Yoongi ne put s'empêcher de lever les yeux au ciel face à ces inepties mais malheureusement, la professeure sembla le remarquer et l'interpella aussitôt, un sourire avenant aux lèvres.

« Qu'y a-t-il, Yoongi ? Un souci ?

- Pas grand-chose, je pense seulement qu'on me laissera sûrement pas choisir ce qui me plait le plus, fit-il sur le ton de la critique en reprenant ses mots.

- Ah bon, et pourquoi ça ? Qu'est-ce qui te plait ?

- L'écriture. »

L'enseignante ne se départit pas de son sourire mais ne sut cependant pas cacher la surprise qu'elle eut le temps d'un instant. Malgré tout, elle reprit, de son ton maternel insupportable.

« Je ne vois pas ce qui t'empêcherait d'accéder à ce dessein. Tu es libre de faire ce qui t'attire le plus. »

À ces mots, il ne put retenir un rire dédaigneux. Ignorant les regards méprisants des autres élèves sur sa personne, qu'il n'avait que trop l'habitude de supporter chaque jour, il se redressa sur son séant pour dire le fond de sa pensée dans des paroles pleines de sel et d'amertume.

« Je suis libre, vraiment ? il jeta un coup d'oeil à la ronde, rencontrant les regards de certain.e.s camarades de classe abasourdi.e.s de son audace. Je ne crois pas. Est-ce que vraiment personne ici ne se rend compte que le score ne nous quittera jamais ? Il ne sera plus visible sur notre main mais je vous assure qu'il va nous suivre, il nous suivra toute notre vie, jusque dans nos foutus cauchemars. »

Il fit une pause pour laisser le temps à ses paroles de pénétrer l'esprit des autres, et surtout reprendre son souffle ; il n'était pas accoutumé à parler autant, avec autant de personnes pour l'écouter. Une trentaine n'osant bouger d'un iota, et la professeure qui laissait enfin tomber ce masque de gaieté qu'elle s'efforçait de maintenir.

« Yoongi, tu ne—

- Non, j'ai pas fini, l'interrompit-il, peu soucieux de lui faire perdre son calme, ce chiffre, là, il partira jamais. Il déterminera tout, à commencer par cette orientation prétendument libre. Vous croyez vraiment qu'on vous laissera faire ce que vous souhaitez ? Jamais de la vie. Iels laisseront jamais un.e 2500 être PDG, tout comme iels interdiront à un.e 8100 d'être agent.e d'entretien.

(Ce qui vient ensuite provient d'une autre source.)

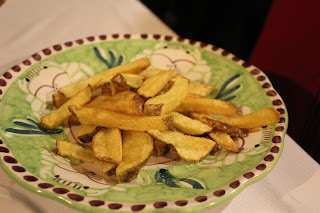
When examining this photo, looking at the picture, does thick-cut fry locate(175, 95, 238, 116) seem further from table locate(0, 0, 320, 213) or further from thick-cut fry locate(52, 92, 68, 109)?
thick-cut fry locate(52, 92, 68, 109)

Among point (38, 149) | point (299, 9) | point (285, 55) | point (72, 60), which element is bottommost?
point (38, 149)

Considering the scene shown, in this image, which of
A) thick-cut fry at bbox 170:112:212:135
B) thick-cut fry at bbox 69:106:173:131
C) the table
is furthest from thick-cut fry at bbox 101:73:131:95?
the table

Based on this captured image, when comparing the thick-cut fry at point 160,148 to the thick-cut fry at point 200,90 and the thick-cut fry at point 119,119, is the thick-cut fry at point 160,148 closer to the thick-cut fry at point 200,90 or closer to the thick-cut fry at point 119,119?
the thick-cut fry at point 119,119

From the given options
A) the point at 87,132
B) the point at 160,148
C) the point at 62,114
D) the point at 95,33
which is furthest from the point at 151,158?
the point at 95,33

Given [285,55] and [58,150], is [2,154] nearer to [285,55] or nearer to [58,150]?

Vous serez poussé.e.s vers une voie que vous le vouliez ou non. Et après...

- Yoongi. »

Il prêta enfin attention à la professeure, qu'il avait vue arriver jusqu'à lui et qui était à présent devant sa table, son visage n'ayant plus rien d'avenant. Elle le toisait, les lèvres pincées, et il détourna le regard en appréhendant ce qu'elle allait dire.

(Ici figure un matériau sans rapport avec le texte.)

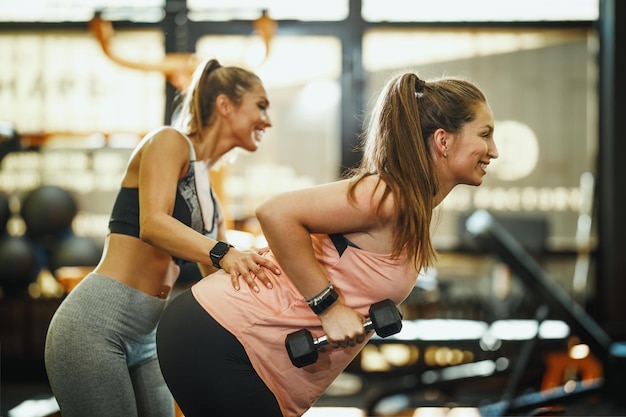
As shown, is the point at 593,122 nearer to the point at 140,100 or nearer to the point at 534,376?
the point at 534,376

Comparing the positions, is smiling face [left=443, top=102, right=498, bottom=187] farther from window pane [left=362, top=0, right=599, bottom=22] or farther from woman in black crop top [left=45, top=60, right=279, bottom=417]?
window pane [left=362, top=0, right=599, bottom=22]

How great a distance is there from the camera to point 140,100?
17.9ft

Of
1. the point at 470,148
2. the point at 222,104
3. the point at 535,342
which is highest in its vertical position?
the point at 222,104

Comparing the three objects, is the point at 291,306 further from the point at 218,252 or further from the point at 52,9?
the point at 52,9

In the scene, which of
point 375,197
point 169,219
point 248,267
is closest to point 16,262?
point 169,219

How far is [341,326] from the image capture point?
1.45 m

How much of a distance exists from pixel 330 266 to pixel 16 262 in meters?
4.10

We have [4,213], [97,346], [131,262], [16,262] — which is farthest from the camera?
[4,213]

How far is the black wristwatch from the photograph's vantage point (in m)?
1.58

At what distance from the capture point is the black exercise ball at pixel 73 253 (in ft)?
16.7

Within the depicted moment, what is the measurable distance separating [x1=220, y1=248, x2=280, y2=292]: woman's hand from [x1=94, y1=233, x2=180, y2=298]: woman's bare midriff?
0.29 m

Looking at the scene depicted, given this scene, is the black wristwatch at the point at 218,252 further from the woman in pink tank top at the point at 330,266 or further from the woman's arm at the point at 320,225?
the woman's arm at the point at 320,225

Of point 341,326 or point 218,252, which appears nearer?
point 341,326

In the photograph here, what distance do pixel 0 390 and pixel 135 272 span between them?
3781mm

« Ton gant, sa voix claqua, froide. »

Il secoua la tête, bredouillant un refus.

« Enlève ton gant. Je ne me répéterai pas. »

Fébrile, il tira doucement sur sa protection de tissu. Trop lentement au goût de l'adulte qui attrapa son poignet et le retira d'un coup sec, l'envoyant voler de l'autre côté de la salle de classe.

Dévoilant sa main dorée aux yeux de tous, avec sur son dos ces chiffres qui le narguaient chaque jour : 9638.

« Tu fais partie des 10 000, Yoongi. Et quand tu fais partie des 10 000, tu n'as aucun droit de te plaindre. Tu devrais faire preuve de plus de considération pour tes camarades avant de penser à critiquer ce système qui te mènera au sommet.

- Le seul sommet où ça me mènera, c'est celui d'un immeuble fade où je serai contraint de faire un travail que je déteste, jour après jour, enchaîné à un bureau. »

Son assurance précédente s'était évaporée après ce geste brutal de la professeure, mais maintenant qu'il avait commencé, il ne pouvait plus reculer. Alors il parlait, la voix tremblante, mais il parlait.

« Ton ingratitude est écoeurante. Tu n'as pas idée du nombre de personnes qui aimeraient être à ta place, et tu ne trouves rien d'autre à faire que de te lamenter sur ton sort. »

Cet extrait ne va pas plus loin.